[STUDY QUESTIONS]
(a) Answer each question using the World Cup preview text, and mark your answers (i), (ii), (iii) to match.
(i) Which three teams share Group A with Egypt?
(ii) What is Senegal's position in the FIFA world rankings?
(iii) How many World Cups has Belgium played in?
(b) From the World Cup preview text, extract the passage starting with "Senegal comes into" and going on through "moved past the quarter-finals.".

[READING TEXT]
###

In weak Group A along with Uruguay, Saudi Arabia and host Russia, there is a realistic chance for the Egyptians to reach the knockout stage of the tournament. And in Liverpool's Mo Salah, they suit up a world-class clinical finisher, although he's still nursing a shoulder injury from the Champions Cup final. They are a solid side from top to bottom and will give any team they face a run for their money, but The Pharaohs simply don't have the depth to stick around long in Russia.
Senegal comes into the World Cup situated 23rd in the FIFA world rankings, the highest-rated team from Africa. One of three African nationals to have reached the World Cup quarter-finals, Alou Cisse, captain of that 2002 Senegal squad, is manager of the current club. Like Egpyt, their star player, Sadio Mane, plays for Liverpool. Grouped with Colombia, Poland and Japan, there's a realistic chance to move to the round of 16. Anything beyond that will be a tough ask. No African nation has ever moved past the quarter-finals.
Remember in 1992 when after war broke out in the Balkans and Yugoslavia was unable to participate in the European Championship? The Danes came in as replacements and won the whole darn thing. Well, don't bet on history repeating itself. They do have Kasper Schmeichel, who knows a thing or two about shocking the soccer world, considering he is Leicester City's goalkeeper. And the Danes will prove a tough out for any nation. They will get to the knockout stage, and be knocked out quickly.
At those odds, it might be difficult to view the Belgians as underdogs but if you say that then you don't know their World Cup history. Belgium has played in 12 World Cups and never finished better than fourth. The only Belgian to participate in a World Cup final was John Langenus, who refereed the first World Cup final in 1930. In a very weak group with England, Panama and Tunisia, the Belgians will most certainly reach the knockout stage, but it will be a shock result to see them move past the quarter-finals.

###

[DATA SEGMENT]
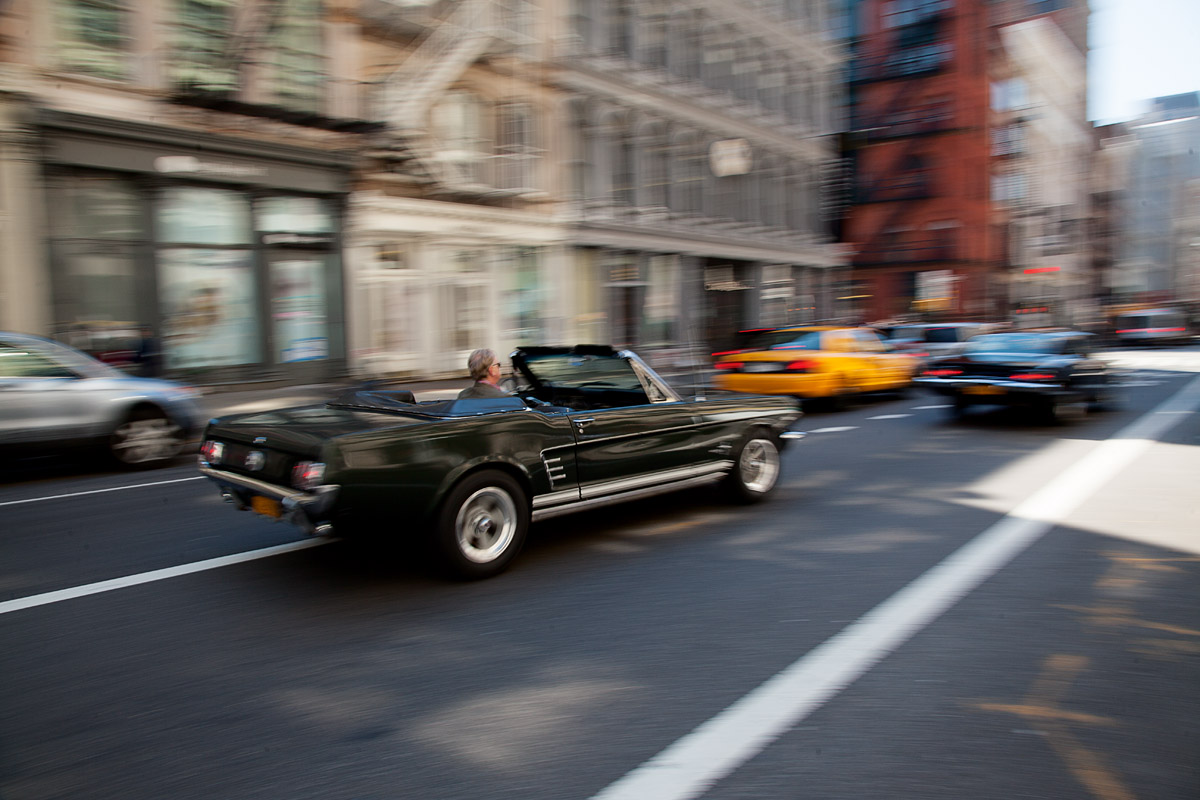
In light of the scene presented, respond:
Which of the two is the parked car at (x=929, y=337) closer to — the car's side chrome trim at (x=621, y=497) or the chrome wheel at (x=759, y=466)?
the chrome wheel at (x=759, y=466)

###

[RESULTS BY TASK]
(a)
(i) Uruguay, Saudi Arabia and Russia
(ii) 23rd
(iii) 12

(b)
Senegal comes into the World Cup situated 23rd in the FIFA world rankings, the highest-rated team from Africa. One of three African nationals to have reached the World Cup quarter-finals, Alou Cisse, captain of that 2002 Senegal squad, is manager of the current club. Like Egpyt, their star player, Sadio Mane, plays for Liverpool. Grouped with Colombia, Poland and Japan, there's a realistic chance to move to the round of 16. Anything beyond that will be a tough ask. No African nation has ever moved past the quarter-finals.